Lymphedema self-assessment among endometrial cancer survivors.

Abstract

Lower extremity lymphedema (LEL), which causes ankle, leg, and feet swelling, poses a significant challenge for endometrial cancer survivors, impacting physical functioning and psychological well-being. Inconsistent LEL diagnostic methods result in wide-ranging LEL incidence estimates. We calculated the cumulative incidence of LEL based on survivor-reported Gynecologic Cancer Lymphedema Questionnaire (GCLQ) responses in addition to survivor- and nurse-reported leg circumference measurements among a pilot sample of 50 endometrial cancer survivors (27 White, 23 Black) enrolled in the ongoing population-based Carolina Endometrial Cancer Study. Self-leg circumference measurements were perceived to be difficult and were completed by only 17 survivors. Diagnostic accuracy testing measures (sensitivity, specificity, positive and negative predictive value) compared the standard nurse-measured 10% difference in leg circumference measurements to GCLQ responses. At a mean of ~11 months post-diagnosis, 54% of survivors met established criteria for LEL based on 4 GCLQ cutpoint while 24% had LEL based on nurse-measurement. Percent agreement, sensitivity, and specificity approximated 60% at a threshold of 5 GCLQ symptoms.
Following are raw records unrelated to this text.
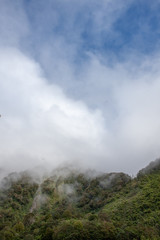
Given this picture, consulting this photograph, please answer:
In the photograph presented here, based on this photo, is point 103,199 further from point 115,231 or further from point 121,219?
point 115,231

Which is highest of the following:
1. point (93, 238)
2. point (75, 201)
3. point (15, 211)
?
point (15, 211)

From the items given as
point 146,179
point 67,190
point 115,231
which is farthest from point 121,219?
point 67,190

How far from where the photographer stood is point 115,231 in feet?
208

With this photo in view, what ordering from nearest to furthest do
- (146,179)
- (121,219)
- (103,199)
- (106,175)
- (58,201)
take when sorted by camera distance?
1. (121,219)
2. (146,179)
3. (103,199)
4. (58,201)
5. (106,175)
However, Cohen's kappa, a measure of reliability that corrects for agreement by chance, was highest at 4 GCLQ symptoms (κ = 0.27). Our findings emphasize the need for high quality measurements of LEL that are feasible for epidemiologic study designs among endometrial cancer survivors. Future studies should use patient-reported survey measures to assess lymphedema burden and quality of life outcomes among endometrial cancer survivors.